Mikasa, ona sarılarak ağlamaya devam etti.
"Çok korkmuştum!"

"Hey hey, Mikasa, ağlama yoksa daha kötü hissediyorum!"

"Kanka, hepimizi korkuttun ama. Kim sana bu havada üç atleti üst üste giyin dedi? Ayrıca doktorun zaten sana ilaçlarını kullanmayı kesmeni söylememiş miydi?"

"Evet de..."
Eren, Mikasa'dan biraz uzaklaşıp Jean'a baktı.
"Neden aldığımı bilmiyorum...sadece aldım. Neden yaptım ki?"

"Her neyse, önemli olan iyi olman." Diyerek tebessüm de bulundu Jean. Ayağa kalkıp sırıttı." Ben sizi yalnız bırakayım. İçeri kimsenin girmeyeceğinden emin olacağım."

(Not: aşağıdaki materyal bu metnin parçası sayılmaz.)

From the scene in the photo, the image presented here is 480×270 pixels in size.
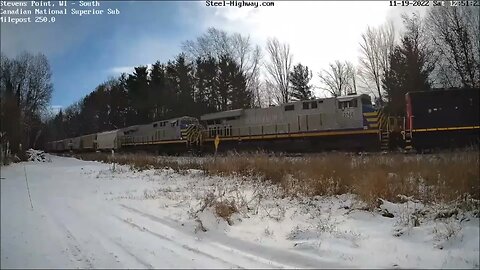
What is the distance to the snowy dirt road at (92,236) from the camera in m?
2.81

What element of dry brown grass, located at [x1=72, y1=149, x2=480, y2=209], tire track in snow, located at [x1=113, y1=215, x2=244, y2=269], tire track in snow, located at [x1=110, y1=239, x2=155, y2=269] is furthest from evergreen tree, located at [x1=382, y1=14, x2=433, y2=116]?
tire track in snow, located at [x1=110, y1=239, x2=155, y2=269]

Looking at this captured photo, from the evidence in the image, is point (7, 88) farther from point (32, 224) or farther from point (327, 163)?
point (327, 163)

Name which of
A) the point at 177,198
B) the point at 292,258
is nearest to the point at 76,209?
the point at 292,258

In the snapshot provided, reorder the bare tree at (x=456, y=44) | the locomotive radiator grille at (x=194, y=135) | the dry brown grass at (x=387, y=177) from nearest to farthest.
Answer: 1. the bare tree at (x=456, y=44)
2. the dry brown grass at (x=387, y=177)
3. the locomotive radiator grille at (x=194, y=135)

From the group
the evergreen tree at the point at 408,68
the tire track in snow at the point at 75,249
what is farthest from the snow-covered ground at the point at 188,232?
the evergreen tree at the point at 408,68

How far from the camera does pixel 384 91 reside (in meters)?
4.70

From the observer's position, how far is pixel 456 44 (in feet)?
13.7

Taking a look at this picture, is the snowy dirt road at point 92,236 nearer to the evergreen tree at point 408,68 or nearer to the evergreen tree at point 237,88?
the evergreen tree at point 408,68

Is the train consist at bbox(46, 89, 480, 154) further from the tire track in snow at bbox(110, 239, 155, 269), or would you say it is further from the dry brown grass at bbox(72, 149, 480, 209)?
the tire track in snow at bbox(110, 239, 155, 269)

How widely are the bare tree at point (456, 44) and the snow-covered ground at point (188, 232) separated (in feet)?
5.83

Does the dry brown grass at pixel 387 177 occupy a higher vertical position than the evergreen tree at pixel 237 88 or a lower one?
lower

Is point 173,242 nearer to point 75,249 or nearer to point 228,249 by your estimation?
point 228,249

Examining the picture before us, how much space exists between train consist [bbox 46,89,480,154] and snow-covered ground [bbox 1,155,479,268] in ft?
3.55

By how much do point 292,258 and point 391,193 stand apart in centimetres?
306
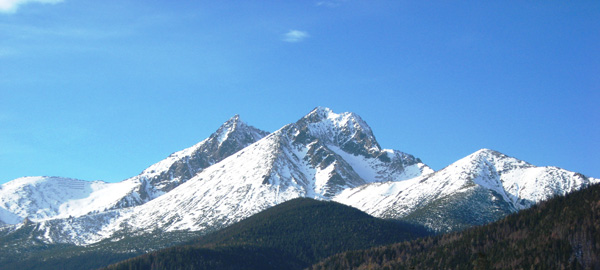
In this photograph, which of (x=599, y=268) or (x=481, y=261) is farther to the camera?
(x=599, y=268)

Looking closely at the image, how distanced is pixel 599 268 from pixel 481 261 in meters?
94.3

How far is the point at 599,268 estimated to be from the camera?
656 ft

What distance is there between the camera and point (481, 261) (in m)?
121
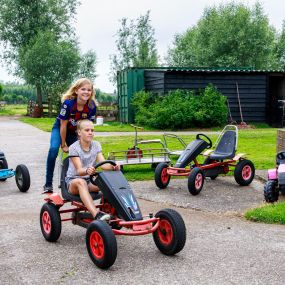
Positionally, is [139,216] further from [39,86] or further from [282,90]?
[39,86]

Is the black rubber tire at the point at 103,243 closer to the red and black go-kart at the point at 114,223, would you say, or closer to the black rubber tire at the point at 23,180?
the red and black go-kart at the point at 114,223

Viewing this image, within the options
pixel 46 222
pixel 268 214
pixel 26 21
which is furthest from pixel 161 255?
pixel 26 21

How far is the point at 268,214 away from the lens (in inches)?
256

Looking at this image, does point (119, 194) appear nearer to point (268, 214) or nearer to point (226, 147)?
point (268, 214)

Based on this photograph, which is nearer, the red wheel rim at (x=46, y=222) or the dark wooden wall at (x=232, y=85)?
the red wheel rim at (x=46, y=222)

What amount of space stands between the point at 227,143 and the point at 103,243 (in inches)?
200

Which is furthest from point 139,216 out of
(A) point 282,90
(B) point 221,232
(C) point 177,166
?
(A) point 282,90

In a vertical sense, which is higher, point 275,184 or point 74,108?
point 74,108

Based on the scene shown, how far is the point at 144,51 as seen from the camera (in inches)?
2124

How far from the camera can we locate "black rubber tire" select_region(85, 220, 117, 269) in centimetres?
455

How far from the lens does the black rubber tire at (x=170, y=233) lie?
15.9 ft

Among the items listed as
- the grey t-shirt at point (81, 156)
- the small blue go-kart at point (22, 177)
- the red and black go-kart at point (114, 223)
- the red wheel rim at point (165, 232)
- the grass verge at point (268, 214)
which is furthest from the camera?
the small blue go-kart at point (22, 177)

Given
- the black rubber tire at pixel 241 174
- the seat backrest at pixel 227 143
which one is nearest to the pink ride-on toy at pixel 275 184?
the black rubber tire at pixel 241 174

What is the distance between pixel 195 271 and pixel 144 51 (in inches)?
1985
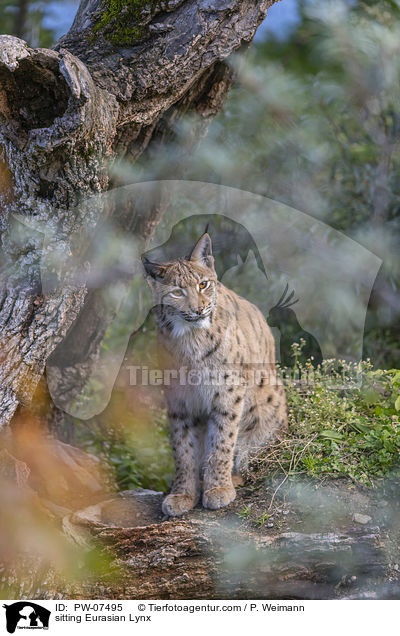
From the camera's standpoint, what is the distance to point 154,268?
4.10 m

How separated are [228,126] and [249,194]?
0.71m

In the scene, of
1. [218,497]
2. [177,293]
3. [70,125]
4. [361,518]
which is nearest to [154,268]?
[177,293]

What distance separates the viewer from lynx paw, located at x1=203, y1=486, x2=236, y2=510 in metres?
4.17

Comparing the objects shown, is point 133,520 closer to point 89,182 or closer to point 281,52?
point 89,182

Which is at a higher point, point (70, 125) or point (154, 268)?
point (70, 125)

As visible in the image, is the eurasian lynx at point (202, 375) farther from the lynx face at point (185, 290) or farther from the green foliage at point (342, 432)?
the green foliage at point (342, 432)

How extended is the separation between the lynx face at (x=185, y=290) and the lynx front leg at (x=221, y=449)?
701 mm

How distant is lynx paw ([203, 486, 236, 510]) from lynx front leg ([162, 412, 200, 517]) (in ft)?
0.49

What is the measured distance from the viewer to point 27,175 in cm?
374

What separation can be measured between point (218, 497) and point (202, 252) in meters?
1.73
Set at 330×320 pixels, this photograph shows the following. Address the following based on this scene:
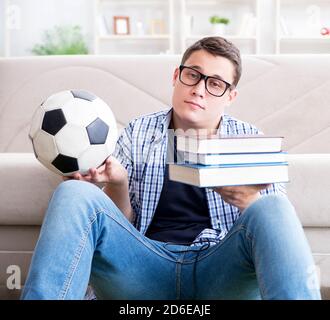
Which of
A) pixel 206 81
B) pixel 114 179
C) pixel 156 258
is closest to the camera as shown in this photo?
pixel 156 258

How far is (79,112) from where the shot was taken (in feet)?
3.55

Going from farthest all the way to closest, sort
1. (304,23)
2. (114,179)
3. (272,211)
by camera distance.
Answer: (304,23) → (114,179) → (272,211)

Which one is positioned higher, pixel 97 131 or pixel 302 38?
pixel 97 131

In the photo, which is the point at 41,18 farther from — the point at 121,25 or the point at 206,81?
the point at 206,81

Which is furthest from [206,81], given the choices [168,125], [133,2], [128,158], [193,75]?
[133,2]

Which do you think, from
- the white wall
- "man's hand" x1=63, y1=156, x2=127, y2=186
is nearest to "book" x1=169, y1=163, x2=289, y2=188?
"man's hand" x1=63, y1=156, x2=127, y2=186

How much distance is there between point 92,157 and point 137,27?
12.7ft

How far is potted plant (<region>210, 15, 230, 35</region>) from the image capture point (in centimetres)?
467

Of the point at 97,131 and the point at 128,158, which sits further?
the point at 128,158

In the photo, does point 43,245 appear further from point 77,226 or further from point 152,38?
point 152,38

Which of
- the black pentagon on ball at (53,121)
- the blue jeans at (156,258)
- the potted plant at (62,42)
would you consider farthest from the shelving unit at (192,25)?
the blue jeans at (156,258)

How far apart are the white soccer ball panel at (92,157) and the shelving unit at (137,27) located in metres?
3.72

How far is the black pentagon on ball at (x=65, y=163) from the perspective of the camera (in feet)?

"Teşekkürler!" Diyerek gülümsemişti.

Jean, odadan çıktıktan sonra tekrar Mikasa'ya döndü.
"Hey ağlama artık, söz veriyorum ölmeyeceğim. En azından senden önce." Diyerek gözyaşlarını silmişti.
"Üstelik sana ağlamak hiç yakışmıyor."

"Çok korktum..." Demişti titreyen dudağını ısırarak Mikasa." Sana bir şey olsaydı n'apardım bilemiyorum!" Tekrar dolan gözlerini yine sildi.

"Endişelendirdiğim için çok üzgünüm..."
Mikasa'ya tekrar sarıldı.
"Sahiden bu şekilde ölseydim çok üzülürdüm, daha demek istediklerimi söyleyemedim bile."

"Sen ne söyleyecektin ki?" Diye sordu Mikasa, Eren'den uzaklaşıp gözlerine bakarak.

Eren, Mikasa'nın hızlıca dudağından öpüp geri çekildi. Kızararak başını Mikasa'nın göğsüne eğdi.
"Tanrım cevap evet..." başını kaldırıp utanarak Mikasa'ya baktı." Senden sahiden hoşlanıyorum."